Donnerstag, 10. März 2016

Warum "mehr als..."???


"Mehr als nur ein Konzert"
wirbt ein Plakat in der Innenstadt.
Mehr als nur ein Konzert
und ich frage mich, was dieses «mehr» nun zu bedeuten hat. Ist es ein Musical, eine Show, eine Oper, aber wieso schreibt man dann nicht gleich den Fachbegriff? Machen die Künstlerinnen und Künstler noch irgendwas extra? Tanzen sie? Ziehen sie sich lustige Kleider an? Töten sie Tiere auf offener Bühne oder werfen sie mit Luftschlangen? Was bedeutet dieses «mehr», das man nun ständig liest?
"Mehr als eine Badewanne"
wirbt eine Sanitärfirma in ihrem Prospekt für ihr neuestes Luxusprodukt.
Mehr als eine Badewanne
und ich frage mich, was nun das schon wieder meint. Ist es eine Badewanne mit Schäumfunktion? Aber dann könnte man doch gleich Whirlpool schreiben. Kann man darin Längen ziehen? Aber dann wäre es doch ein Schwimmbad. Was kann diese Badewanne, das sie «mehr» als eine Badewanne ist? Vielleicht gibt es Unterwassersound, so dass ich während des Mango-Erdbeer-Schaumbades noch Mahler VII hören kann. Vielleicht hat es Unterwasser-Farbeffekte, dann könnte man Skrjabins grosse Erlösungskomposition unter Wasser mit den entsprechenden synästhetischen Rot- und Blautönen hören. Vielleicht fliegt diese Mehr-als-eine-Badewanne-Badewanne, vielleicht fährt sie oder brät Spiegeleier, man weiss es nicht.

▸ **Aufgabe**
Übersetze den Satz „Machen die Künstlerinnen und Künstler noch irgendwas extra?“ aus dem Textabschnitt über Werbesprüche ins Englische. Die Zeilen stammen aus einer anderen Quelle.

▸ **Quellenmaterial**
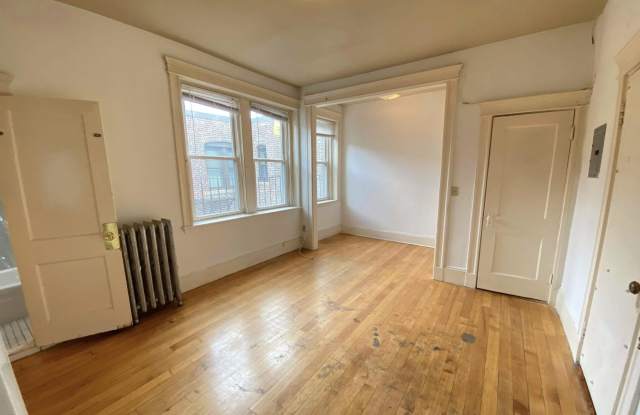 46 Westland Ave - 46 Westland Avenue, Boston, MA 02115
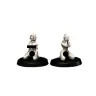 RPG miniatures - Kneeling Slave Girl (nude)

▸ **Deine Antwort**
Do the artists do anything extra?